Why is ending racism controversial? Because it’s systemic racism. We all have been taking part in it. Systems must be reformed.
Shortly into quarantine, attention focused around fragilities of our health care system and state budgets. As a whole, We The People had time to reflect on our crooked systems, as discussed through the internet and social media. But this was before multiple videos went viral. What might have not been shared or reposted before now spread like wildfire: Policemen killing non-violent black men and women. George Floyd. Ahmaud Arbery. Breonna Taylor. Tony McDade. Rayshard Brooks.
These are just a few of the names of unarmed black lives taken by police officers caught on camera.
More black people are killed than white people, at disproportionate rates.
Looking into each case, we see racism in the eyes of the police officers who’ve fired at unarmed black folx. What is there to debate?
The foundation of police officers originated from slave catching and catching freedmen in 1865 after the abolition of slavery. Black men notoriously receive longer sentences in jail while white passing folks receive a fraction of a sentence, if any at all. Mass incarceration is modern day slavery.
Police ensure that systematic racism. In 2015, police killed unarmed black folks five times more than white folks. Only 13 of 104 of the officers were charged with a crime, though four cases ended in mistrial. Of the four police officers convicted, none will serve more than four years.
As a country, what values are we upholding by funding our police departments with hundreds of millions?
Most city budgets over the decades have tripled, but crime rates have been lowering for decades.
And San Diego crime rate is at a 35 year low at 3.32 in 2019.
Let’s talk about police officer training. The police academy is about five months of training. Education required is a high school diploma. Some counties require additional credits like an associate’s degree.

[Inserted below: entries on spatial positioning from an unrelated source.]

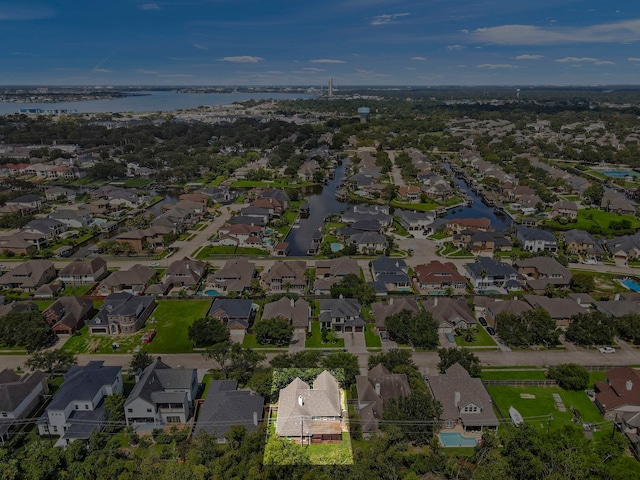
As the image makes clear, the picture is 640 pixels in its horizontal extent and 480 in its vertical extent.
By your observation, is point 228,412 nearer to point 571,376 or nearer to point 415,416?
point 415,416

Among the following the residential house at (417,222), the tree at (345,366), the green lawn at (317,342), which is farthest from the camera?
the residential house at (417,222)

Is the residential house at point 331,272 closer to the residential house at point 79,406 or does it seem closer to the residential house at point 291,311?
the residential house at point 291,311

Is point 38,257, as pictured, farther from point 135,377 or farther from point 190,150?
point 190,150

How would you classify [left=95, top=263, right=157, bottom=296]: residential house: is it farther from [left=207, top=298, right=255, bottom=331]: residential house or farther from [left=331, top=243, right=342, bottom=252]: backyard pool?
[left=331, top=243, right=342, bottom=252]: backyard pool


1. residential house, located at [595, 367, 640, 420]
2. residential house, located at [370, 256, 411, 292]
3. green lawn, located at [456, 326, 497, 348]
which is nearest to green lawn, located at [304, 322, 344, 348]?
green lawn, located at [456, 326, 497, 348]

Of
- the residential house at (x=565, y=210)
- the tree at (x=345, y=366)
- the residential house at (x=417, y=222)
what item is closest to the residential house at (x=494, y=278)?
the residential house at (x=417, y=222)

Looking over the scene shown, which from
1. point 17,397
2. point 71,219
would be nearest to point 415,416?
point 17,397
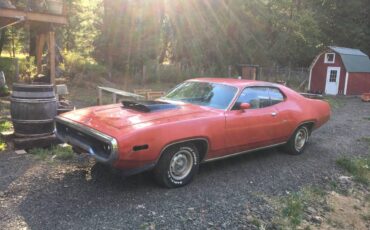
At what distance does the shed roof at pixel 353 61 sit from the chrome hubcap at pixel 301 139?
59.4 feet

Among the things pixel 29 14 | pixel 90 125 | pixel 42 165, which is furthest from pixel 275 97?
pixel 29 14

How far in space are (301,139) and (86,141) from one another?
4365mm

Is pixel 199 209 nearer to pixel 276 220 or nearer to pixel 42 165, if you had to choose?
pixel 276 220

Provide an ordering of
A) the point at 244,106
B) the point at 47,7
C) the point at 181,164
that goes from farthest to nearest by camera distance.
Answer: the point at 47,7 → the point at 244,106 → the point at 181,164

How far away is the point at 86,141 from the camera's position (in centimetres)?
485

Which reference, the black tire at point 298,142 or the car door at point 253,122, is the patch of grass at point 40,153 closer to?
the car door at point 253,122

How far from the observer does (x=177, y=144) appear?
15.8ft

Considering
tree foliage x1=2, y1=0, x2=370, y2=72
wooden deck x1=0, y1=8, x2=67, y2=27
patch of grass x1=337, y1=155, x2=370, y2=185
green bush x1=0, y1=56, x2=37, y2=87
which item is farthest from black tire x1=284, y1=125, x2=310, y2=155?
tree foliage x1=2, y1=0, x2=370, y2=72

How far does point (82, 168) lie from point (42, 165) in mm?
629

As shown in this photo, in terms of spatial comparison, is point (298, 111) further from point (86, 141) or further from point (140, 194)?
point (86, 141)

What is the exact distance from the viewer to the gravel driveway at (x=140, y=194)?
3.98 m

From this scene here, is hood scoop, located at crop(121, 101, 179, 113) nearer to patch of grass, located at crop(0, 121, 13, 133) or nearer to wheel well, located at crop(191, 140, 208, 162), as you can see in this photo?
wheel well, located at crop(191, 140, 208, 162)

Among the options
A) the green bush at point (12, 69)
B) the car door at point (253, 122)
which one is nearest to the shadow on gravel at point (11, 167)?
the car door at point (253, 122)

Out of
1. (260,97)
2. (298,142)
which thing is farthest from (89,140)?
(298,142)
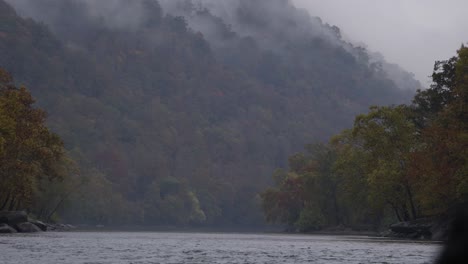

The police are not trained to deal with the majority of emergency calls to 911.
Many calls to 911 are for homelessness, social work and mental illness issues. Maresa Talbert, a lawyer and co-chair of San Diegans for Justice, a local coalition working to increase police accountability explains, “allocating funds to eliminate (police) from those types of activities, and work to focus in on crimes and criminals and police work would go a long way.”
Specialists are needed. Trained officials who can de-escalate situations. Mental health workers or medics must show up–but not people with guns. Every single case does not require a firearm. Under-trained and over-equipped police departments must be abolished as we know it. It begins by defunding the police. Then integrate more thorough training. Develop departments that deal with non-violent calls.
For example, Eugene’s program Crisis Assistance Helping Out On the Streets (CAHOOTS) began 31 years ago. In 2017, while responding to 17% Eugene’s Police Department cases, the street response team was funded by 1% of the police department’s budget: $2 million. Let’s follow their example.
Just this week, San Francisco announced they’ll be sending trained, unarmed officials to noncriminal calls handling mental health, the homeless, school disciplines and neighborhood disputes as a part of new police reform. This is a step in the right direction.
I urge you to look into your cities budget. Call your Attorney District General and email to defund. Some cities like Los Angeles cut their budget by up to $150 million just this month in response to protests and calls. To my shock, San Diego increased their budget by $27 million despite not only residents’ protests and complaints, but also that crime rates have fallen by nearly half in the past decade. With the increased budget, the fiscal year SDPD budget totals to $566 million — one-third of the city’s general fund budget. Despite hundreds of calls and 4000 emails, San Diegan council members remain “tone deaf.”
The police must be defunded and dismantled in order to reallocating funds to mental health crisis response teams, as well as education, parks, and libraries.
Abolish the police as we know it so we can create a community with trained officials saving lives rather than taking them.